» **Activity**: Exclude images; transcribe the rest of the data exactly.
━━━━━━
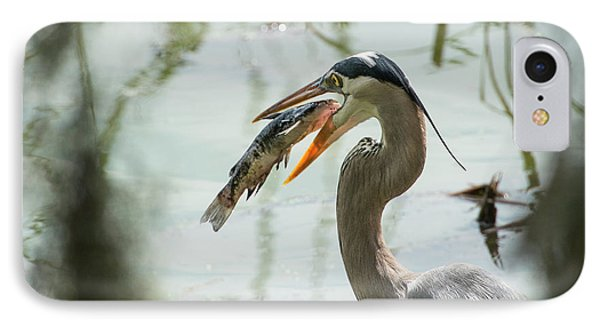 Great Blue Heron With Fish In Mouth IPhone 7 Case by Sheila Haddad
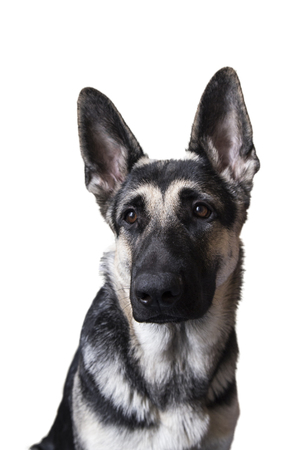 dog portrait on a white background. the East-European shepherd.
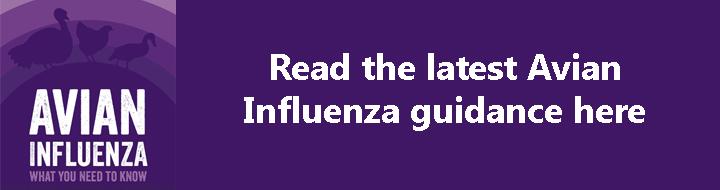 Avian Influenza scroller, NFU Cymru_38965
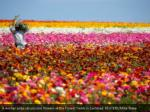 a worker picks ranunculus flowers at the flower 3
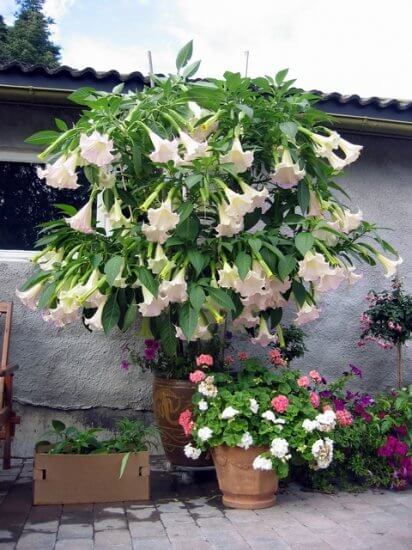 Looking for a Stunning Accent Plant?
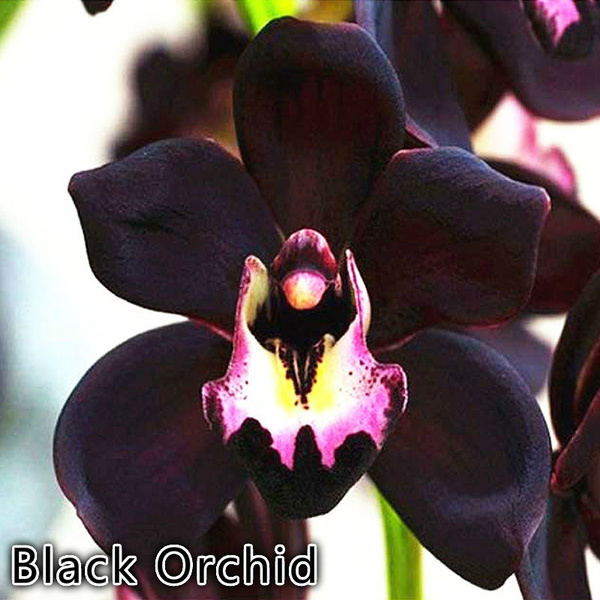100pcs Rare Black Orchid Flowers Exotic Spieces Orchid Seed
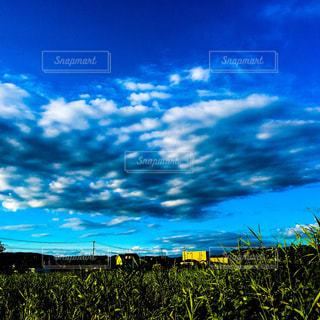 黄色と青の空の写真・画像素材[786143]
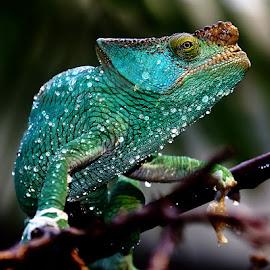 Après la douche by Gérard CHATENET - Animals Reptiles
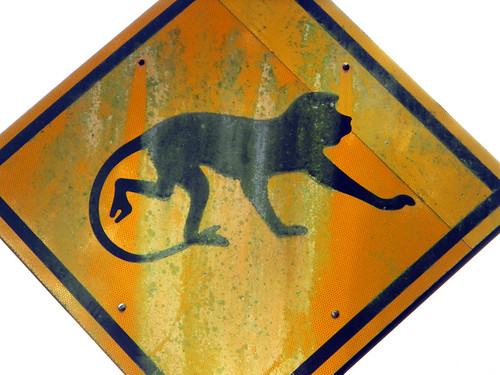 Monkey crossing at the zoo in KL in Malaysia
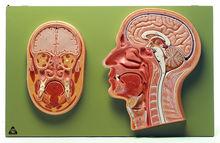 BS 43 Median- und Frontalschnitt vom Kopf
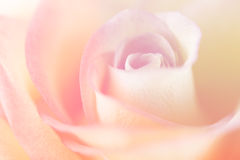 Pink-yellow rose Royalty Free Stock Photo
━━━━━━
» **Output below**:
 Great Blue Heron With Fish In Mouth IPhone 7 Case by Sheila Haddad
 dog portrait on a white background. the East-European shepherd.
 Avian Influenza scroller, NFU Cymru_38965
 a worker picks ranunculus flowers at the flower 3
 Looking for a Stunning Accent Plant?
100pcs Rare Black Orchid Flowers Exotic Spieces Orchid Seed
 黄色と青の空の写真・画像素材[786143]
 Après la douche by Gérard CHATENET - Animals Reptiles
 Monkey crossing at the zoo in KL in Malaysia
 BS 43 Median- und Frontalschnitt vom Kopf
 Pink-yellow rose Royalty Free Stock Photo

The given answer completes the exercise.